The second was being named the joint winner of the AOAC International1 Harvey W. Wiley Award for 2020, the organisation’s highest honour for lifetime scientific achievement.

Not bad for a guy who describes his 40-year career as “messing about with molecules”.

Harvey is a Senior Research Scientist based at our Waitoa site in Waikato and has worked for our Co-op since the early 80s.

He says when he received the letter about his New Year honour he didn’t open it for a couple of days.

“It had a Government logo on the envelope and I thought it would be a fine or a jury duty summons so it was a huge shock!”.

Harvey says he was nominated by his boss Rob Crawford a year or so ago but neither had heard anything since.

“To be honest we had both forgotten about it so that just added to the surprise. I still have a little voice in my head saying I don’t deserve it and there are other people just as deserving, but I guess sometimes good things just happen.”

For someone who is probably approaching retirement, Harvey says the awards are a very unexpected icing on the cake of a rewarding career, which started when he completed a PhD in physical organic chemistry at Liverpool University in 1974.

“After I finished my PhD I wanted to do something a bit different, so my wife and I moved to New Zealand, bought some land in Coromandel, built a house, planted an orchard, had some animals and lived what I would call a pseudo-alternative lifestyle. My wife taught at the local school and I got into my guitar and sports, like judo, which I have since given up and replaced with kayaking.”

Outside of work Harvey likes nothing more than a paddle

Playing the guitar is another of Harvey's passions

By 1980 Harvey started to feel an itch to get back into science and eventually got a job in the NZ Co-operative Dairy Company Central Lab at Te Rapa. “I turned up for an interview as some hippy looking dude from Coromandel and the lab manager, Jim Le Prou, took a significant punt on me.” 

Harvey was hired initially for a specific job.
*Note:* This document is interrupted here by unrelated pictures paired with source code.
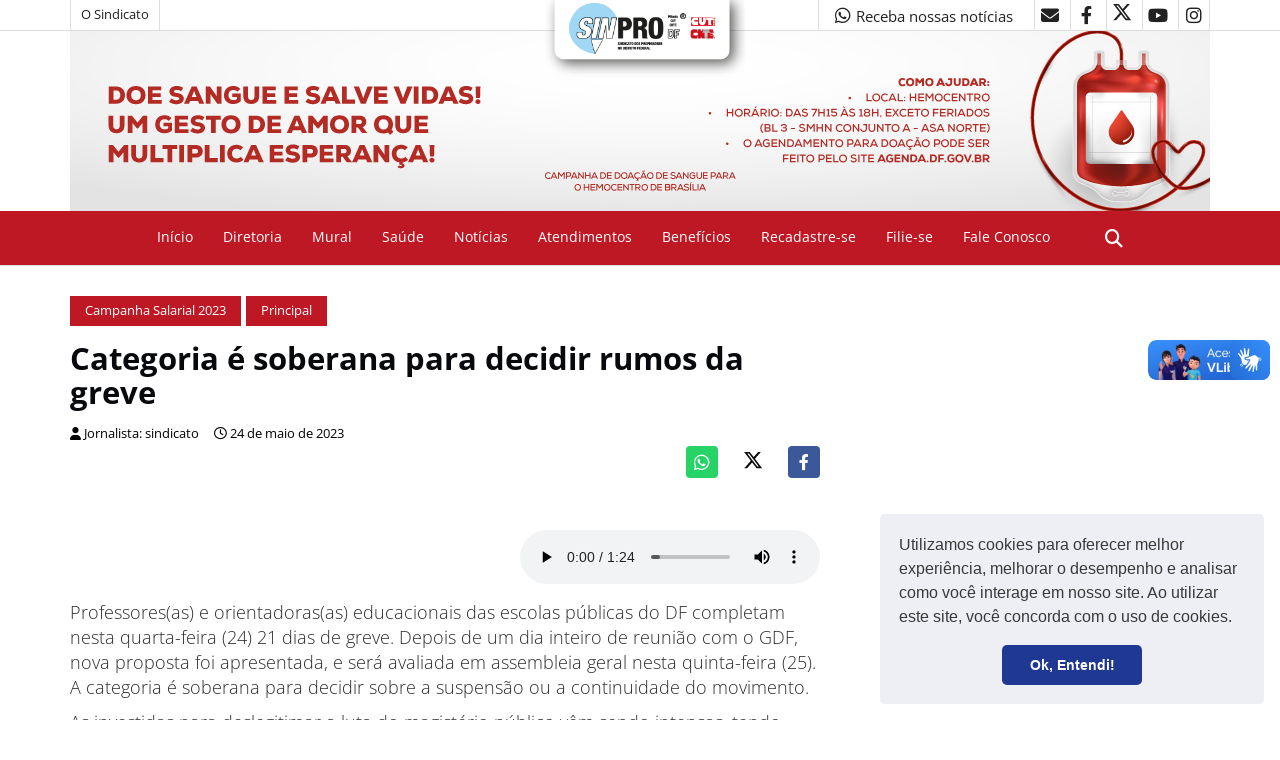

--- FILE ---
content_type: text/html; charset=UTF-8
request_url: https://suporte.sinprodf.org.br/lianetts/sintetizador.php
body_size: -31
content:
{"success":true,"error":false,"resp":"\/\/suporte.sinprodf.org.br\/lianetts\/\/audio\/2023\/05\/1684969478.wav"}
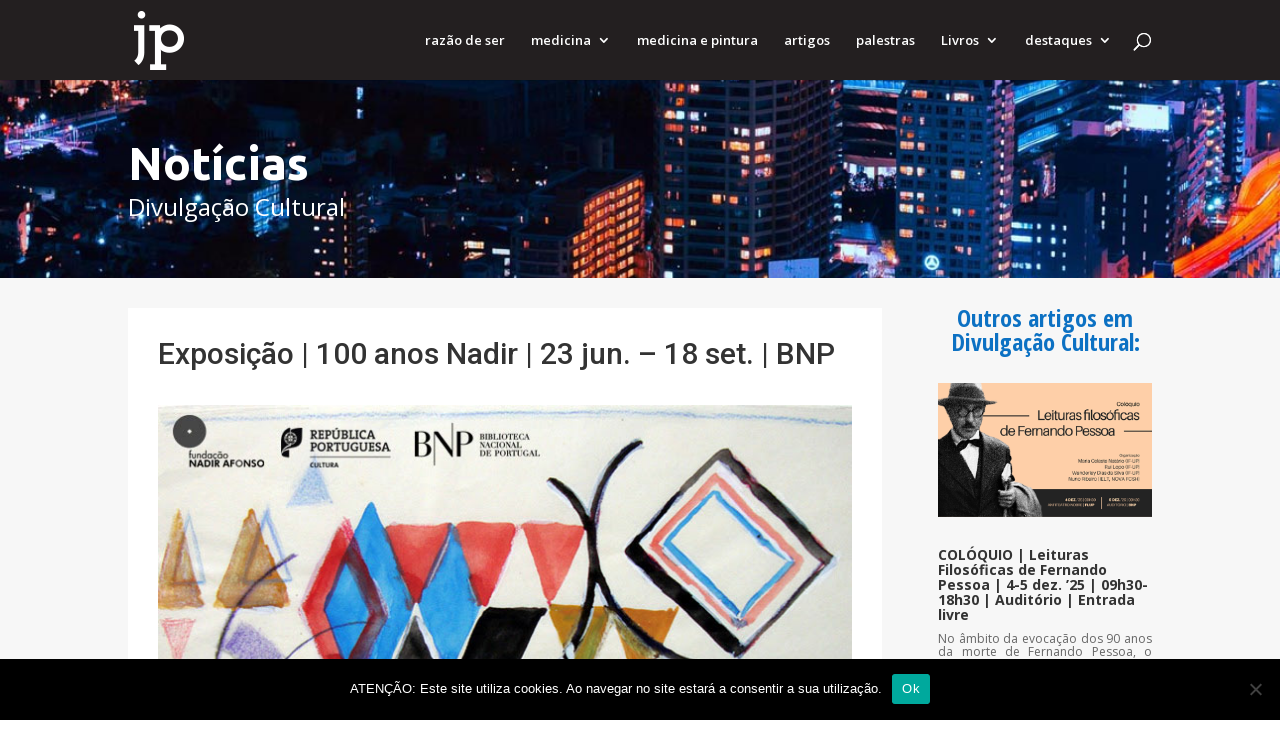

--- FILE ---
content_type: text/css
request_url: https://www.josepocas.com/wp-content/themes/iv-josepocas/style.css?ver=2017123003
body_size: 803
content:
/*
Theme Name: José Poças 
Theme URI: http://ideiavirtual.pt/josepocas
Version: 0.0.1 
Description: José Poças 
Author: ideiavirtual 
Author URI: http://ideiavirtual.pt
Template: Divi
License: GNU General Public License v2
License URI: http://www.gnu.org/licenses/gpl-2.0.html
*/

/*
a[href$='.pdf'] {
    padding: 3px 0 3px 22px;
    background: url(images/pdf.gif) top left no-repeat;
}
*/

#content-area #left-area {
    margin-bottom: 0;
    padding-bottom: 0;
}

#content-area #left-area > .post {
    margin-bottom: 0;
    padding-bottom: 0;
}

#iv-creative-commons {
    display: inline-block;
    vertical-align: middle;
    padding-right: 10px;
}

#footer-widgets {
    padding-top: 3%;
}

#footer-widgets .footer-widget {
    margin-bottom: 3%;
}
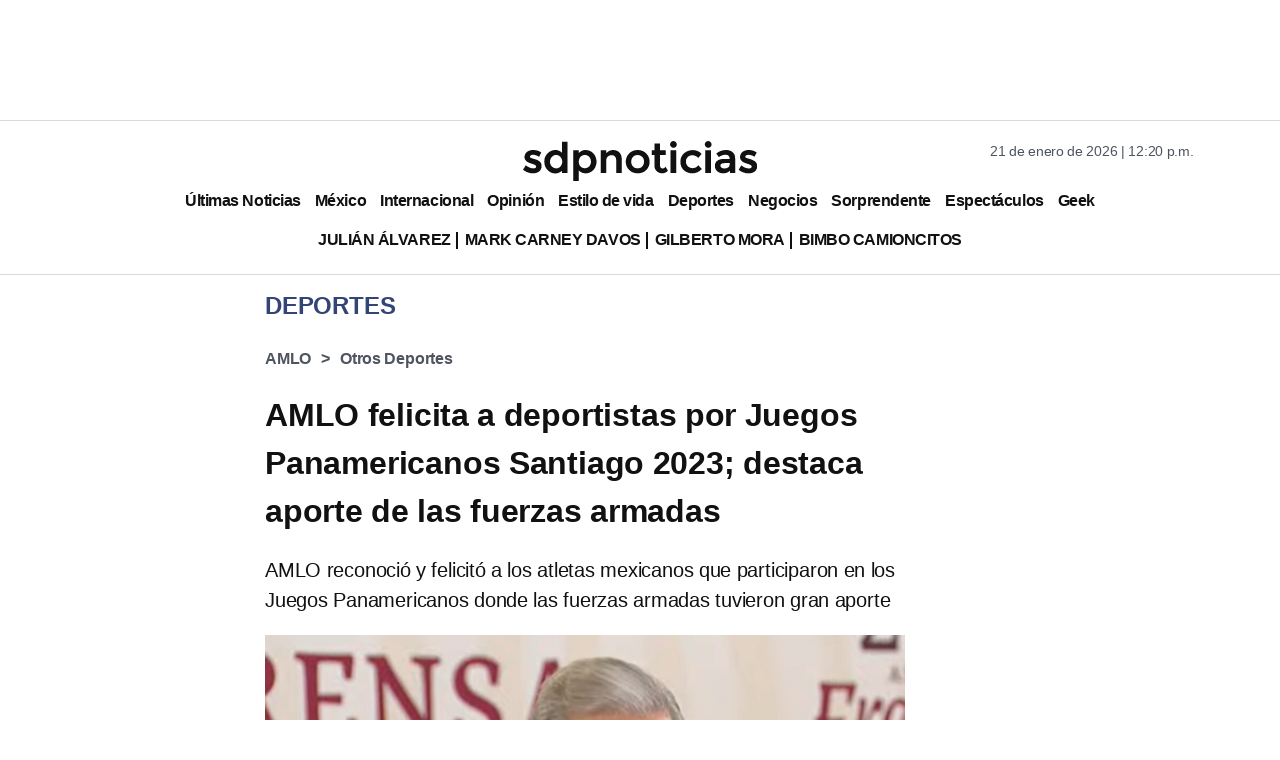

--- FILE ---
content_type: text/html; charset=utf-8
request_url: https://www.google.com/recaptcha/api2/aframe
body_size: 135
content:
<!DOCTYPE HTML><html><head><meta http-equiv="content-type" content="text/html; charset=UTF-8"></head><body><script nonce="o1weXrPdyT9xoHF5g2LYPA">/** Anti-fraud and anti-abuse applications only. See google.com/recaptcha */ try{var clients={'sodar':'https://pagead2.googlesyndication.com/pagead/sodar?'};window.addEventListener("message",function(a){try{if(a.source===window.parent){var b=JSON.parse(a.data);var c=clients[b['id']];if(c){var d=document.createElement('img');d.src=c+b['params']+'&rc='+(localStorage.getItem("rc::a")?sessionStorage.getItem("rc::b"):"");window.document.body.appendChild(d);sessionStorage.setItem("rc::e",parseInt(sessionStorage.getItem("rc::e")||0)+1);localStorage.setItem("rc::h",'1769019621554');}}}catch(b){}});window.parent.postMessage("_grecaptcha_ready", "*");}catch(b){}</script></body></html>

--- FILE ---
content_type: application/javascript; charset=utf-8
request_url: https://fundingchoicesmessages.google.com/f/AGSKWxVcUCbuIkdzFdiIM9WZAlScaXBo0WnSvqkS8M0kmgXcqvdsYB3Fsudp35lyFHdsaTG99M9kF1udJej5WnedLfUwhxgTJGE6NU-SbK-56IkgDZH597lLR3xUQ_GxZIiv_ymWUSSlckDJ6PTCvLN_Sc2NCDOWnkhnvLAhvnJP1akbSBSq9i7hbYBTA3KJ/_/featuredadshome./display_ad?exo_zones=/livejasmine05.=120x600;
body_size: -1288
content:
window['b323292d-ba6a-4960-8a3e-7801f3f21e39'] = true;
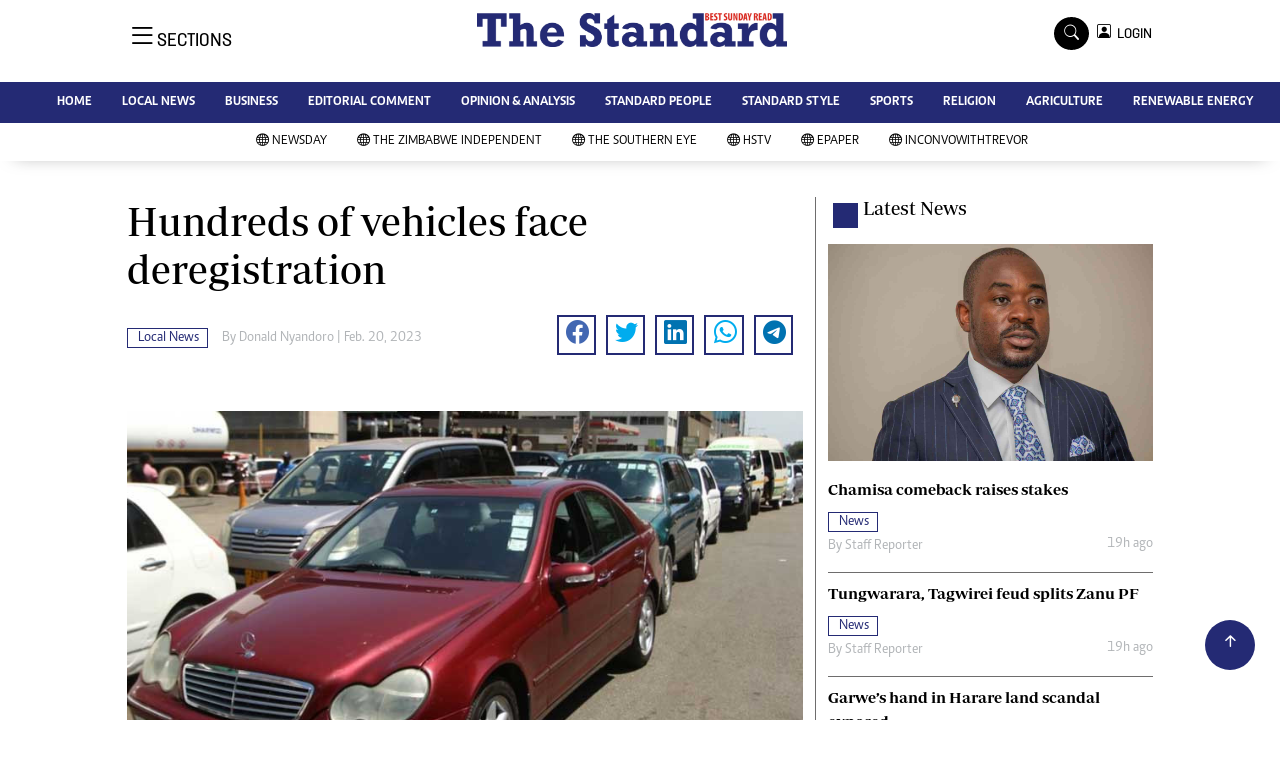

--- FILE ---
content_type: text/html; charset=utf-8
request_url: https://www.google.com/recaptcha/api2/aframe
body_size: 221
content:
<!DOCTYPE HTML><html><head><meta http-equiv="content-type" content="text/html; charset=UTF-8"></head><body><script nonce="ya6l6k4Gp6WpwWp5xAeDsA">/** Anti-fraud and anti-abuse applications only. See google.com/recaptcha */ try{var clients={'sodar':'https://pagead2.googlesyndication.com/pagead/sodar?'};window.addEventListener("message",function(a){try{if(a.source===window.parent){var b=JSON.parse(a.data);var c=clients[b['id']];if(c){var d=document.createElement('img');d.src=c+b['params']+'&rc='+(localStorage.getItem("rc::a")?sessionStorage.getItem("rc::b"):"");window.document.body.appendChild(d);sessionStorage.setItem("rc::e",parseInt(sessionStorage.getItem("rc::e")||0)+1);localStorage.setItem("rc::h",'1769407055228');}}}catch(b){}});window.parent.postMessage("_grecaptcha_ready", "*");}catch(b){}</script></body></html>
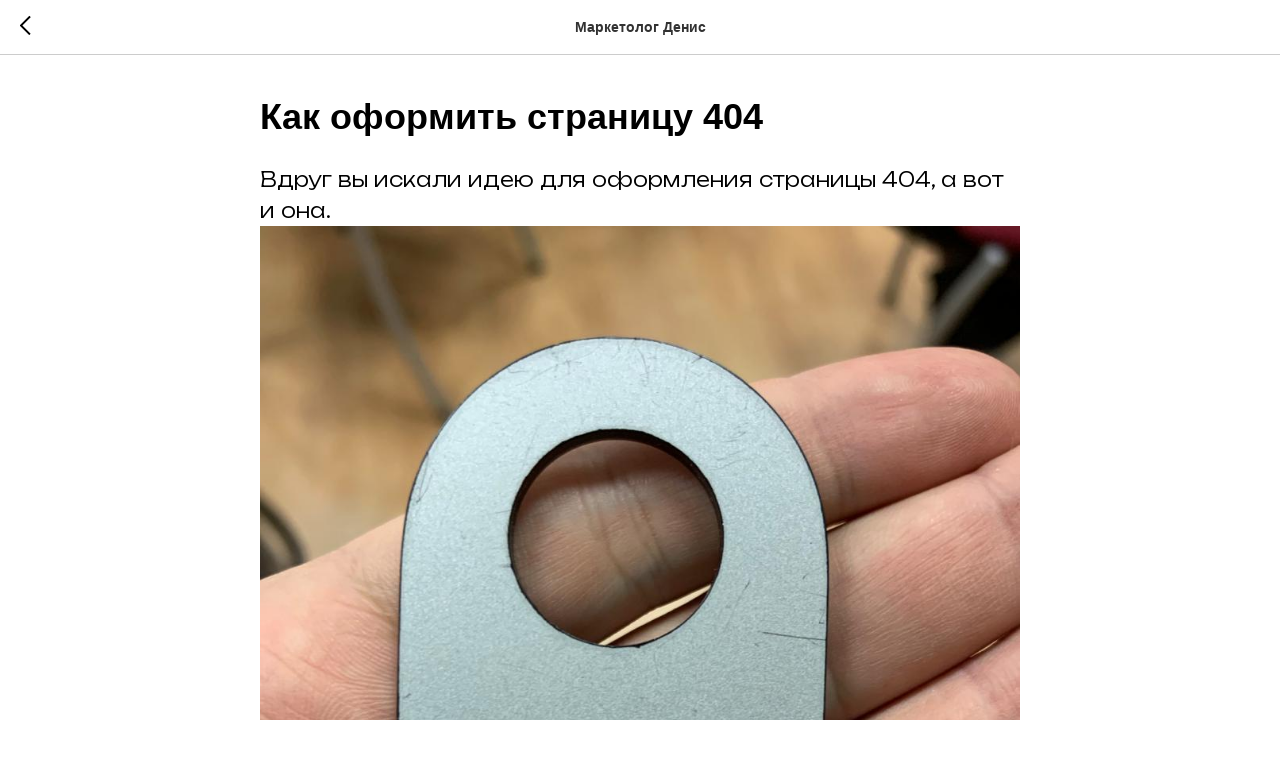

--- FILE ---
content_type: text/css
request_url: https://ws.tildacdn.com/project690543/custom.css?t=1706191358
body_size: 508
content:
.zoom--test div.tn-atom{
    transition: all 1s!important;
}

.zoom--test{
    border-radius: 20px; overflow: hidden;
}

.zoom-trigger--test:hover + .zoom--test .tn-atom{
    transform: scale(1.15);
}

.zoom--test2 div.tn-atom{
    transition: all 1s!important;
}

.zoom--test2{
    border-radius: 00px 20px 20px 00px; overflow: hidden;
}

.zoom-trigger--test:hover + .zoom--test2 .tn-atom{
    transform: scale(1.15);
}


.t-feed__post-popup__date {
    font-size: 10px;
    color: #bb00ff;
}

--- FILE ---
content_type: text/plain
request_url: https://www.google-analytics.com/j/collect?v=1&_v=j102&a=1168286102&t=pageview&_s=1&dl=https%3A%2F%2Fddomrachev.ru%2Fblog%2Ftpost%2Fl80unasj2u-kak-oformit-stranitsu-404&ul=en-us%40posix&dt=%D0%9A%D0%B0%D0%BA%20%D0%BE%D1%84%D0%BE%D1%80%D0%BC%D0%B8%D1%82%D1%8C%20%D1%81%D1%82%D1%80%D0%B0%D0%BD%D0%B8%D1%86%D1%83%20404&sr=1280x720&vp=1280x720&_u=YEBAAEABAAAAACAAI~&jid=1074629048&gjid=478113587&cid=1405934411.1769408429&tid=UA-138217136-1&_gid=1560343589.1769408429&_r=1&_slc=1&gtm=45He61m0n81WK37MF2za200&gcd=13l3l3l3l1l1&dma=0&tag_exp=103116026~103200004~104527907~104528501~104684208~104684211~105391253~115495940~115938466~115938469~116682876~116988315~117041587~117223564&z=224016553
body_size: -449
content:
2,cG-SPS1L6XJ9C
To develop a simple and accurate way to test for the concentration of vitamin A in milk, something that was unavailable, and was needed by the wider dairy industry to meet label claims and rigorous compliance requirements.

Suffice to say after a few weeks getting back up to speed with the lab technology and a huge amount of work, he succeeded, developing a testing method that did not require sophisticated instrumentation and is still used today, which gives him a lot of satisfaction.

Most of his work has involved the development of analytical methods for measuring nutrients like vitamins, proteins, trace elements, amino acids and fatty acids - essential information for labelling claims on products such as infant formula - while trying to keep up with the latest technological breakthroughs.

When I first started at Te Rapa I was using slide rules, log tables and graph paper.  The advances in electronic data processing and analytical instrumentation over the last 40 years have been mind-blowing.

Harvey Indyk, Senior Research Scientist at Fonterra Waitoa site

Harvey is due to be officially presented with his Officer of the New Zealand Order of Merit honour at an investiture ceremony in Auckland in April and his AOAC award in Orlando, Florida in September.

1AOAC International is a globally recognised, not-for-profit scientific association headquartered in the US. It was founded in 1884 as the Association of Official Agricultural Chemists. It publishes standardised, chemical analysis methods used by food scientists around the world. An AOAC member since 1992, Harvey was made a Fellow of AOAC International in 2001 and has won numerous AOAC awards, including International Expert Review Panel Member of the Year in 2012 and 2015 and AOAC Method of the Year in 2017.